Dataset entries
****************************************
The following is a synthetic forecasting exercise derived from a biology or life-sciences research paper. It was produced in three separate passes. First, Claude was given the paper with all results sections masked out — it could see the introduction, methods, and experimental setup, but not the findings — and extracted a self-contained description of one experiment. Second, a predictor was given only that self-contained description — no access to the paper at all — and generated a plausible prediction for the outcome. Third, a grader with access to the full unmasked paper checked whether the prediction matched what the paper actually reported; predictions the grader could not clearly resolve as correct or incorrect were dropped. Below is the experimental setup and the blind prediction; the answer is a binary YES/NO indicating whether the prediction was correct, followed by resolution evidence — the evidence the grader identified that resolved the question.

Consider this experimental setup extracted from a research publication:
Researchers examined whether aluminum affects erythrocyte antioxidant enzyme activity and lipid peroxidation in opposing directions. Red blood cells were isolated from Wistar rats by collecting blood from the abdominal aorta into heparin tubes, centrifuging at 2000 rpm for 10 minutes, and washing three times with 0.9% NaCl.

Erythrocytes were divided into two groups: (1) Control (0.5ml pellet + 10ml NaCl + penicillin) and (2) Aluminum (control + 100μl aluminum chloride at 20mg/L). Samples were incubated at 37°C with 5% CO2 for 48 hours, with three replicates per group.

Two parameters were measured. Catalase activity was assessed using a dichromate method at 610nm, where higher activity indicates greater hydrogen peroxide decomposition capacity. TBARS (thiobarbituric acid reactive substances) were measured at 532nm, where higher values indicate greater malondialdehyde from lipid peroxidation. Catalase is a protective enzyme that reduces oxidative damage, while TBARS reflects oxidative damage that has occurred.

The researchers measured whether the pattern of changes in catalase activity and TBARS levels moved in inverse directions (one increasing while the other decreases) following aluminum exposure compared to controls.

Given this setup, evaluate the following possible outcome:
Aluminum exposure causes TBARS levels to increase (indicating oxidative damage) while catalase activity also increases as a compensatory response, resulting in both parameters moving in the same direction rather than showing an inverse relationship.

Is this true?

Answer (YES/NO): NO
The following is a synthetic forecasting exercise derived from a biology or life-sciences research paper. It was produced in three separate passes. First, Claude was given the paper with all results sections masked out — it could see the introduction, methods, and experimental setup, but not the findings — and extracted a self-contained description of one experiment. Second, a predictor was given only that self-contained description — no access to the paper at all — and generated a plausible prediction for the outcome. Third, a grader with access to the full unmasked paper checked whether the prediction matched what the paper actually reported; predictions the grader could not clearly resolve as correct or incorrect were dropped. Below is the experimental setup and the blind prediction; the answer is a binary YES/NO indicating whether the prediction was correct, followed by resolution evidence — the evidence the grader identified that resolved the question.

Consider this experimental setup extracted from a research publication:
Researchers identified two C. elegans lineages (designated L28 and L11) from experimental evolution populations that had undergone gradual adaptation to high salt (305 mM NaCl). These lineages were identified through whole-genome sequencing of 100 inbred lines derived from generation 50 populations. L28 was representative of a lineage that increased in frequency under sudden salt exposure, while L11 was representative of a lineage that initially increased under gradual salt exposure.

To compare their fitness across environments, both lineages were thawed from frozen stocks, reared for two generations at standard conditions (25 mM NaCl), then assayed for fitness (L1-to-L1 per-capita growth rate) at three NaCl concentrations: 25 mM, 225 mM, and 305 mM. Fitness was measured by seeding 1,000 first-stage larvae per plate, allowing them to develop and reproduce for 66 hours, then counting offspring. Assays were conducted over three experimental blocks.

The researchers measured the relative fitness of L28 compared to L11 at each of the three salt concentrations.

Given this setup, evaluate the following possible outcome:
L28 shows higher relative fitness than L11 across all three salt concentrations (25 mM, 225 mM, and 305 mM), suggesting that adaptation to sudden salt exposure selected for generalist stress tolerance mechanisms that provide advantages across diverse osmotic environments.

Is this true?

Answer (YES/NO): NO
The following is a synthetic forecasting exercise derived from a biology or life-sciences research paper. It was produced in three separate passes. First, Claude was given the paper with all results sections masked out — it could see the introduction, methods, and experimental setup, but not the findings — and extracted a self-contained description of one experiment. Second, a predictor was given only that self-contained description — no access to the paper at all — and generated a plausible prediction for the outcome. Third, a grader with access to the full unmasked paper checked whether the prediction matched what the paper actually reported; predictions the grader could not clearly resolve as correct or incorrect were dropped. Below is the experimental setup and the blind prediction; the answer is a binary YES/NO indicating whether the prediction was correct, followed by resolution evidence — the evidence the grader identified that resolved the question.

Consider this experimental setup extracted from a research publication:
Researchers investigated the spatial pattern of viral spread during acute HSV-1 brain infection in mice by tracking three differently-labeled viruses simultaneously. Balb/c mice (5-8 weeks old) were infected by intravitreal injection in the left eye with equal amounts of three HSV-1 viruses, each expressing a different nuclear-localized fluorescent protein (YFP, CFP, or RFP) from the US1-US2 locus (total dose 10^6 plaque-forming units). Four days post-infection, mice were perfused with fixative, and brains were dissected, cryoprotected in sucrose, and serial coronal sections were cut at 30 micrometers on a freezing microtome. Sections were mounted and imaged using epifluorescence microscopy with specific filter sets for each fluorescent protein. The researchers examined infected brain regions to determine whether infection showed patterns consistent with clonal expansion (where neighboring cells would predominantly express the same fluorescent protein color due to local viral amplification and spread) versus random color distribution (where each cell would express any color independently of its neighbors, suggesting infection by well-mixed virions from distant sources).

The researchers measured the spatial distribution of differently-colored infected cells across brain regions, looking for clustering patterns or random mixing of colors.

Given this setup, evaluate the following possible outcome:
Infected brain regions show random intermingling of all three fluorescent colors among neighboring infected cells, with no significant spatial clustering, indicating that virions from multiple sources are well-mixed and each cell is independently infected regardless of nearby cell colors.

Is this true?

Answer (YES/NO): NO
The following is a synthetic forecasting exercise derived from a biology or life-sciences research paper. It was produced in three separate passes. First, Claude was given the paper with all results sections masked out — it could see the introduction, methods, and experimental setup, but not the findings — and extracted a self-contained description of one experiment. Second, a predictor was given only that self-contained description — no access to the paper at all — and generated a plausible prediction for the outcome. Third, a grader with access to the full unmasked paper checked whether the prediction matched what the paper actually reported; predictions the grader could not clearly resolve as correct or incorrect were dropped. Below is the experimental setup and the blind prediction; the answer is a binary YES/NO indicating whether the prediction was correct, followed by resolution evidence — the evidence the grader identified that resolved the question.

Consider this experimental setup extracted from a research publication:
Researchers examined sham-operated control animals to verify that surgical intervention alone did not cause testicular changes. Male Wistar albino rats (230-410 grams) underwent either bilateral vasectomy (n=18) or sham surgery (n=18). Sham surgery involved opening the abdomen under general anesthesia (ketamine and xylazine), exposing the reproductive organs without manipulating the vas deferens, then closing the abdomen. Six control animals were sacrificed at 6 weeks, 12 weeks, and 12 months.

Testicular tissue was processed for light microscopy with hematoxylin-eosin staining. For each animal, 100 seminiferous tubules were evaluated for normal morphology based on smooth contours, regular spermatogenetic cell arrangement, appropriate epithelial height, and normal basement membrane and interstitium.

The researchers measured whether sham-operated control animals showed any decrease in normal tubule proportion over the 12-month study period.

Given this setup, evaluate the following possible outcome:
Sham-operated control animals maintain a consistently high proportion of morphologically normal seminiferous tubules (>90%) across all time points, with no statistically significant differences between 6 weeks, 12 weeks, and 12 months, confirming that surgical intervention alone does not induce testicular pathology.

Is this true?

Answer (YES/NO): NO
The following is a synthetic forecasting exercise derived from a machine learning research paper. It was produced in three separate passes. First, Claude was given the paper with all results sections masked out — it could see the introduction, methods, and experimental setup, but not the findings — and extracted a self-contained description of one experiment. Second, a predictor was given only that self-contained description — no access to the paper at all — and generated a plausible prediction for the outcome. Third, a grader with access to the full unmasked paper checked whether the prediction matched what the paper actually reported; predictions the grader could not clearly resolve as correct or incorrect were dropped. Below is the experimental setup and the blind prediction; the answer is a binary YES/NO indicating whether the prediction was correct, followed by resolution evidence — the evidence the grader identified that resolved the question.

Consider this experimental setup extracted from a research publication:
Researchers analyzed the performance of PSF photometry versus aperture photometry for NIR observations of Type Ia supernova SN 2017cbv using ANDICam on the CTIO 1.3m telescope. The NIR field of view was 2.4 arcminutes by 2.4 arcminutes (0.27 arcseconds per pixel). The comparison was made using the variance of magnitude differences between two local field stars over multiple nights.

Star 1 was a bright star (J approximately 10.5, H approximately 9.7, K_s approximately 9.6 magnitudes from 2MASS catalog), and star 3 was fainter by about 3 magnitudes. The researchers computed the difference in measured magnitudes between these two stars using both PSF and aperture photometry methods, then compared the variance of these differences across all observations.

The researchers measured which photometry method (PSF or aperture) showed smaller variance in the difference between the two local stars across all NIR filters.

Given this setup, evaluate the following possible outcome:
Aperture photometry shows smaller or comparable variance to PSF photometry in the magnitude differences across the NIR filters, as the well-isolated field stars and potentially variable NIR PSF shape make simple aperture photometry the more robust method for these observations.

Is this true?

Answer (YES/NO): NO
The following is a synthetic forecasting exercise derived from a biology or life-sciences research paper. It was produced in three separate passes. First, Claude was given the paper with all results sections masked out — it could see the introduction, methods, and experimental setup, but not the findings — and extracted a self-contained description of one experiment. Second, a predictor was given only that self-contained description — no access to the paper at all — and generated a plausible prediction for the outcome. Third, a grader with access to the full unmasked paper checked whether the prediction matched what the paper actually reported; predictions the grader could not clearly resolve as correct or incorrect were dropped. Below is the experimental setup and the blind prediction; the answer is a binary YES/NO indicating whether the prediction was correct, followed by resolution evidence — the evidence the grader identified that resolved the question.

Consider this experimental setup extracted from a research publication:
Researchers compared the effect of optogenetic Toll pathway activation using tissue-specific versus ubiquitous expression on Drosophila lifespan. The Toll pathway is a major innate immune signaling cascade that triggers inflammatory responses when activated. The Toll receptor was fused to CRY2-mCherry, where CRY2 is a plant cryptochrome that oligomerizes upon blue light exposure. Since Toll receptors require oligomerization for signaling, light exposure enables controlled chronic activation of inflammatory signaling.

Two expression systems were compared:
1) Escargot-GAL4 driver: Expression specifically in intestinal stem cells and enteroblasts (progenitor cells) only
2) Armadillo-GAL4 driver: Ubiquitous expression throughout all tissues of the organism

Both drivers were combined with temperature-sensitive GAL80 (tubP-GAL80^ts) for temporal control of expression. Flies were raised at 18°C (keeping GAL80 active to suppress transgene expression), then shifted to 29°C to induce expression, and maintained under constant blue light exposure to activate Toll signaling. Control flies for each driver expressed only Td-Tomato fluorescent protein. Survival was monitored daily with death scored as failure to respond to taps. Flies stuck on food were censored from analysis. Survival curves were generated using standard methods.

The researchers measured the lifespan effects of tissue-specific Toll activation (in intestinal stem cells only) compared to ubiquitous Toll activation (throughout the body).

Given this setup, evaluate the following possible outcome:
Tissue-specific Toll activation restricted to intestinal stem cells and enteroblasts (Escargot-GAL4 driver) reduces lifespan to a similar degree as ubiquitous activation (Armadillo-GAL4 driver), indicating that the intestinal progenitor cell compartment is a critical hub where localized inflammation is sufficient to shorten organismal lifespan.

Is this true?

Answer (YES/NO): NO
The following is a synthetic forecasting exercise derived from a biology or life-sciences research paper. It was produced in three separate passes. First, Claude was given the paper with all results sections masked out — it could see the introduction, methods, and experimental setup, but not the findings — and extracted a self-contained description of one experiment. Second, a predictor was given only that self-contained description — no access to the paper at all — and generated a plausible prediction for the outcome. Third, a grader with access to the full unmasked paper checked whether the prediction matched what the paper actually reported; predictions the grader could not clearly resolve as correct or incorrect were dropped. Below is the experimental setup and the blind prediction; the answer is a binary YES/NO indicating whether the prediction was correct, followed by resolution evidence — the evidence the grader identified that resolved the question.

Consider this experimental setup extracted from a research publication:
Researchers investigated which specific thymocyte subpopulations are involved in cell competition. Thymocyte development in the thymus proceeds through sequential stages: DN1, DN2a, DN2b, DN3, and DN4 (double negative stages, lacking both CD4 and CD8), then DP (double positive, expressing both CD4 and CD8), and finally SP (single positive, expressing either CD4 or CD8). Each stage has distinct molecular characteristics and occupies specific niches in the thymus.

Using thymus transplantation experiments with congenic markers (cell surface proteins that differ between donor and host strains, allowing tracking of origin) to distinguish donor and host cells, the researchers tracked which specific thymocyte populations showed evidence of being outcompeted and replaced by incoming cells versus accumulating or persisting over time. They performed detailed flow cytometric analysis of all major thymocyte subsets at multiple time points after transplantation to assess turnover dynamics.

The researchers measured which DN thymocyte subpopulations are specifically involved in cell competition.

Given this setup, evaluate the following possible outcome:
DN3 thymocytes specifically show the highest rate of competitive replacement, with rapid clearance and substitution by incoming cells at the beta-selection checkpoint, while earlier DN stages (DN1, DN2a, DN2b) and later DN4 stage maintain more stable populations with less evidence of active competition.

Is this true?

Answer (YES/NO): NO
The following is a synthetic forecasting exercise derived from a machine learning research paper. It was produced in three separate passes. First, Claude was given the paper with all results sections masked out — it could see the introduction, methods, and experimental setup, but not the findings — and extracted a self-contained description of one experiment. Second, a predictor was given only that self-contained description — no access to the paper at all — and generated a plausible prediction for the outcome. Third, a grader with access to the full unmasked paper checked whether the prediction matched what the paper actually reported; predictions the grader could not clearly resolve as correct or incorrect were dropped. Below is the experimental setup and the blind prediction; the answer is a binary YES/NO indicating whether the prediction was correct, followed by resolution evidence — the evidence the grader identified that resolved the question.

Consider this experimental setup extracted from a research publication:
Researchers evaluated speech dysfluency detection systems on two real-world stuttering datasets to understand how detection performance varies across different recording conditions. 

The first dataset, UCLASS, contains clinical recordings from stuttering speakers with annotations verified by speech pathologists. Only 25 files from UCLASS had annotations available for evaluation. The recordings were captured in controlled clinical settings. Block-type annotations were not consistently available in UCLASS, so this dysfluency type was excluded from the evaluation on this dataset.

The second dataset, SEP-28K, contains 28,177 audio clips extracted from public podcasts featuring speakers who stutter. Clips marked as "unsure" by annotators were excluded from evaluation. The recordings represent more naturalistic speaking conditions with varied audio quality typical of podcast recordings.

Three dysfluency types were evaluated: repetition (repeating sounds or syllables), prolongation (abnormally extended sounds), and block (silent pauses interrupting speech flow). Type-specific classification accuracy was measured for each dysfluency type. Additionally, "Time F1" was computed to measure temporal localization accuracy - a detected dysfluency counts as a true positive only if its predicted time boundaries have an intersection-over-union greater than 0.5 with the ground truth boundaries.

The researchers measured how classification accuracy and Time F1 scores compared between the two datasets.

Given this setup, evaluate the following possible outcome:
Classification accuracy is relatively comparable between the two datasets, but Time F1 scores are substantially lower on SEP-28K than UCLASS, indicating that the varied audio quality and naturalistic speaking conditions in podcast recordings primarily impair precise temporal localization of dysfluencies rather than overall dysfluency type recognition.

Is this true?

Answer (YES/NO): NO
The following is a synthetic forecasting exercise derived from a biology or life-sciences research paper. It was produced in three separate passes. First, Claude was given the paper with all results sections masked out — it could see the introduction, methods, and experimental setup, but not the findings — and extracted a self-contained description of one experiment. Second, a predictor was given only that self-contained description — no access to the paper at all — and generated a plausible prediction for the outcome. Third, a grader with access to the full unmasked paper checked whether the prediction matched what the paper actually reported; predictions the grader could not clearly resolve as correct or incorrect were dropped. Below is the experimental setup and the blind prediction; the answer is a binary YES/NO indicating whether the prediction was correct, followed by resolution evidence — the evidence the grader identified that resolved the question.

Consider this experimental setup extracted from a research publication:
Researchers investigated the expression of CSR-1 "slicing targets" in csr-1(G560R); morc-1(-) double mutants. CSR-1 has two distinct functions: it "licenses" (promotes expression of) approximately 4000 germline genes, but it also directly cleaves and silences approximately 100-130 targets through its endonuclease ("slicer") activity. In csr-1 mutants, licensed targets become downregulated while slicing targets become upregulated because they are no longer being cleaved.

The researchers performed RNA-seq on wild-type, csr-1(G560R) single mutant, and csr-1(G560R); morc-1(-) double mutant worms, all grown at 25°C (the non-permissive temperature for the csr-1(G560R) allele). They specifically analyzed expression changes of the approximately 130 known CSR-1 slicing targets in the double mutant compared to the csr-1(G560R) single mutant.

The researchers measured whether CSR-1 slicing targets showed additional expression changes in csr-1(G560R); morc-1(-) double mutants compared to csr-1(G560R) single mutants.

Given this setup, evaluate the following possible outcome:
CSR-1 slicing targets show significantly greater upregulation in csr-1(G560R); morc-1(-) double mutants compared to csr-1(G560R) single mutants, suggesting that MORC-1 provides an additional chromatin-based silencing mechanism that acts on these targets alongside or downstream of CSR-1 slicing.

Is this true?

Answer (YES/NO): YES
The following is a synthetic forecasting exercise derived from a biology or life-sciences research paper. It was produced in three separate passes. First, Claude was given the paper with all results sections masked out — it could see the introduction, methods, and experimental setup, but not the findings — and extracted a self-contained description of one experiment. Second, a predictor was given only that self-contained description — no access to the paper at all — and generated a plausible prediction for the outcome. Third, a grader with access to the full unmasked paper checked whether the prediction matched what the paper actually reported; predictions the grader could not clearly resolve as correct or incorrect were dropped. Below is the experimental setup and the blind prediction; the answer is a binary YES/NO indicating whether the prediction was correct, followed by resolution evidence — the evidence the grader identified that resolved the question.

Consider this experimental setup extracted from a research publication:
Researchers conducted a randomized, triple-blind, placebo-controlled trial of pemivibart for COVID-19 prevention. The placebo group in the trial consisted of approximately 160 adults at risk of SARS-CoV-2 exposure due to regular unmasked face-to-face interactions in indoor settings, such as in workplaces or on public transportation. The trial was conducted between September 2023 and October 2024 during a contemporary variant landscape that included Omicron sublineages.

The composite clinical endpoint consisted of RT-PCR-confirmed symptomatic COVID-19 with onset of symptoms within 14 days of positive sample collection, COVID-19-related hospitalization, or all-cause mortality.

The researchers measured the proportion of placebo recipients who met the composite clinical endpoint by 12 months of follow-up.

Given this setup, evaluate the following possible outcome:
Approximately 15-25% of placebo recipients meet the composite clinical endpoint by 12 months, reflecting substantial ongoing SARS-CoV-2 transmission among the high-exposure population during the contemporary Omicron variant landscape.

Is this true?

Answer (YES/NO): YES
****************************************
§ What is required
Check each line of the records above for the string "recipients", and report every line that has it.

§ Result
The researchers measured the proportion of placebo recipients who met the composite clinical endpoint by 12 months of follow-up.
Approximately 15-25% of placebo recipients meet the composite clinical endpoint by 12 months, reflecting substantial ongoing SARS-CoV-2 transmission among the high-exposure population during the contemporary Omicron variant landscape.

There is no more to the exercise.